Amasya Masaj Salonu-Masöz Esra Misafir odası minik ve rahattır. Bu odayı çok farklı açılardan gördüm ama  en çok beğendiğim, kanepeden görünüşüdür. Cordelia orada, benim yanımda oturur, üzerinde masa örtüsünün varlıklı kıvrımlarla yayıldığı yuvarlak bir çay masası  durur  önümde.  Masanın üstünde çiçek biçiminde bir lamba durur; başlığını taşımak için dimdik  ayaktadır; bu başlığın üzerinde çok ince bir işçilikle kesilmiş kâğıttan bir abajur aşağı sarkar, o denli hafiftir ki bir an sabit durması imkansız. Lambanın biçimi bana Doğuyu, abajurun kıpırdanmaları da o bölgedeki hafif meltemleri anımsatır.

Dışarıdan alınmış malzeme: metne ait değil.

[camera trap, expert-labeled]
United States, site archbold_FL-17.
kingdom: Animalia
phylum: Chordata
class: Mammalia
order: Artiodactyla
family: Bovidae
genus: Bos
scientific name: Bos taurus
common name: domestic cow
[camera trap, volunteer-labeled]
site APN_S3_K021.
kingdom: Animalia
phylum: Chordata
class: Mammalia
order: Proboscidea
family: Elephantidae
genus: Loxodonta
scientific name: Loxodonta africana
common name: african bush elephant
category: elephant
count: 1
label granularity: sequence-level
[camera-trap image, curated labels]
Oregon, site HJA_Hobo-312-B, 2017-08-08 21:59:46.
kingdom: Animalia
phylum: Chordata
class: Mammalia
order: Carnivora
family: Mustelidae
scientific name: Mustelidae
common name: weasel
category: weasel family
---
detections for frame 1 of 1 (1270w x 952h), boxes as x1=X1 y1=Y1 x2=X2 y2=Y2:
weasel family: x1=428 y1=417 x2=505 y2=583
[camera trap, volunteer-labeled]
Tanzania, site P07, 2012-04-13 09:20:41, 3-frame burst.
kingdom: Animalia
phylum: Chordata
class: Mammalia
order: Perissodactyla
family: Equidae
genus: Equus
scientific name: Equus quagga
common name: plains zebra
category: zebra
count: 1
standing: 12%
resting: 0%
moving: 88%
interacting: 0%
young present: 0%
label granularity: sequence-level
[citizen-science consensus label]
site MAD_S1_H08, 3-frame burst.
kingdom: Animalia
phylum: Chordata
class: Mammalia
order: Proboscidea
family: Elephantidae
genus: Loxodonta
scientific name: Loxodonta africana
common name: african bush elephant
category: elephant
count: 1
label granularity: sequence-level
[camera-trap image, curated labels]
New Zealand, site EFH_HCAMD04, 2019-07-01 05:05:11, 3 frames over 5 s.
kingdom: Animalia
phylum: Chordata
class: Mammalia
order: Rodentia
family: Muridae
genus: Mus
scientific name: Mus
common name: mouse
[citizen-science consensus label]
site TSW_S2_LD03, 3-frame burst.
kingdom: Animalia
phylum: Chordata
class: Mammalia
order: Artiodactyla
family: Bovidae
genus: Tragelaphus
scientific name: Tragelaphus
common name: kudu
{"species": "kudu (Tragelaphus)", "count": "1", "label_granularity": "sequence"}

Yerde, bir tür ince ağaç çubuklardan dokunmuş, yabancı menşeli bulunduğunu hemen belli eden bir hasır halı vardır. Bazen lambayı manzaranın bir motifi haline getiriyorum. Lambanın çiçeği altında, Cordelia’yla birlikte yere yayılmış oturuyoruz. Himi zaman da hasır halı bir gemideki gemi zabiti kabininin düşünü uyandırır-büyük okyanusun ortasında seferdeyiz. Pencereden uzakta oturduğumuzda gökyüzünün engin ufuklarına bakıyoruz. Bu da yanılsamaya katılıyor. Sonrasında onun yanma oturduğumda bunlar, ölümün  gömüt   üzerinde   yürümesi şeklinde, gerçeğin üzerinde hızla süzülen bir resime dönüşür.

Amasya Masaj Salonu-Masöz Esra

Amasya Masaj Salonu-Masöz Esra Mekân daima, özellikle de anılar açısından çok önemlidir. Her erotik ilişki, gözünde tüm güzelliğini taşıyan bir resmi kolayca canlandırabilecek bir şekilde yaşanmalıdır. Bunu sağlamak için de mekâna  özel bir örutubet verilmelidir. Istediği mekânı bulamayan biri bunu elde etmeye çalışmalıdır. Cordelia ile aşkı için mekân muhteşem uymuş. Emilie’ciğimi anımsadığımda ne kadar farklı bir görüntü ve gene ne uyumlu bir mekân geliyor gözümün önüne! O kızı o ufak bahçeli ev dışında düşleyemiyorum, ya da onu anımsamak istediğim tek yer orası belki de. Hapılar açık dururdu. Evin önündeki ufak bir bahçe, görüşü engeller, ötelerde gözden kaybolan anayola yönelmeden önce bakışları üzerine çekerdi.

Emilie çok hoştu fakat Cordelia’dan daha önemsizdi. Mekân da buna katkıda bulunuyordu. Bakışlar yerde kalır. Sabırsızca hemencecik saldıramaz, o küçük bahçede kalırdı; yol ise, ötelerde duygusal bir şekilde kayboluyorsa da, tesiri, gücü, daha çok, bakan ferdin önündeki uzaklıklara kaydırmak, ve yine aynı uzaklıklara kaydırmak için o bahçeye döndürmekti. Daire zemin kattaydı. Cordelia’nın mekânında ön plan olmamalı, fakat ufkun sonsuz aşkınlığı olmalı. Cordelia yerde olmamalı, havada süzülmeli; yürümemeli,   uçmalı;   ama   öteye   beriye  değil, sonsuza dek ileriye doğru. Nişanlanan birisi nişanın tüm dolaplarına giriverir derhal.